Guardium also monitors large file transfers within the network, which can help identify movement of data to a less secure node on the network for exfiltration
Just three short years ago, MyEyeDr was a small company covering one small geographic region. Today, there are locations throughout much of the eastern United States. That rapid growth necessitated a shift in our approach to data security. We realized that automated tools would be needed, not only to analyze the large (overwhelming) volume of data that is generated daily, but also to protect the company’s assets as they were moved to a cloud environment. After investigating what was available in the marketplace, we found the solution in a group of IBM security products.

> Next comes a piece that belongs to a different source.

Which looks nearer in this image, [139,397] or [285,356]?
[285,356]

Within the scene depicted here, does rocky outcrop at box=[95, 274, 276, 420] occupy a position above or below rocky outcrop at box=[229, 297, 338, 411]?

We use several IBM products to secure our data and our network infrastructure.
IBM Guardium continually monitors and audits access to the database servers. It provides daily reports and alerts of privileged user access. These databases include those that run the primary point of sale system and those from legacy systems that have been converted into the new primary point of sale system. Guardium reports all activity within the databases. Then after filtering out application access, the logs are reviewed for suspicious activity. Once identified a team member investigates to determine the reason for the activity and if the alert needs to be escalated. Finally, Guardium also monitors large file transfers within the network, which can help identify movement of data to a less secure node on the network for exfiltration.
PIM is used to manage user access and passwords and track administrators’ activities. MyEyeDr associates access a large number of insurance verification websites. Because PIM manages user access to all these sites, security is enhanced because the passwords are not known to the associates. As a result, when an associate leaves the company, the risk of unauthorized access is reduced significantly. Moreover, passwords for the insurance sites can be securely updated without providing them to users. Finally, because of the ever increasing concern for patient privacy and security, associates are not able to access these sites outside of the corporate network. They must be logged into the ESSO agent, and when they browse to one of the insurance sites, the PIM software prompts them to use shared credentials. The user simply selects “Yes” and the credentials for that site are entered for them automatically.
MaaS360 is our mobile device manager. The doctors use an iPad as part of the examination. The iPads are locked down to allow access only to the electronic health record system and they are geo fenced to work only within the office. One benefit of this program is that if an iPad is lost or stolen, it can be remotely wiped to prevent data loss or malicious activity. The iPad also is connected to the company account and cannot be used by anyone else, even after being wiped. MaaS360 does allow associates to bring their own devices on the network, but the company maintains security settings around any corporate data and intellectual property that is stored on the device.
QRadar brings everything together into a single dashboard view. It provides real time insight into all activity within and around the network. Offences are easily identified and researched and data trends across the entire network and other security applications are analyzed for suspicious behavior. With full access to the logs and network flow data it is possible to detect lateral movement of data within the organization that might indicate possible exfiltration from a less secured device and to launch appropriate countermeasures.
This suite of IBM security products has made it possible to monitor and analyze data quickly and to respond to threats faster than was possible previously. Suspicious activity can now be identified and tracked as it happens rather than only when an issue was noticed and reported. Forensic activities also are considerably easier to conduct because the tools allow administrators to cull through all the data from all the systems quickly rather than having to perform analyses on each system individually. And compliance reporting and audits are much easier to handle.
Patient health information (PHI) is always monitored, that allows MyEyeDr to be confident that the data is secure, who is accessing it and why. These tools allow for time savings of the IT staff and frees them up to perform other necessary tasks. This allows the department to operate in a more efficient manner.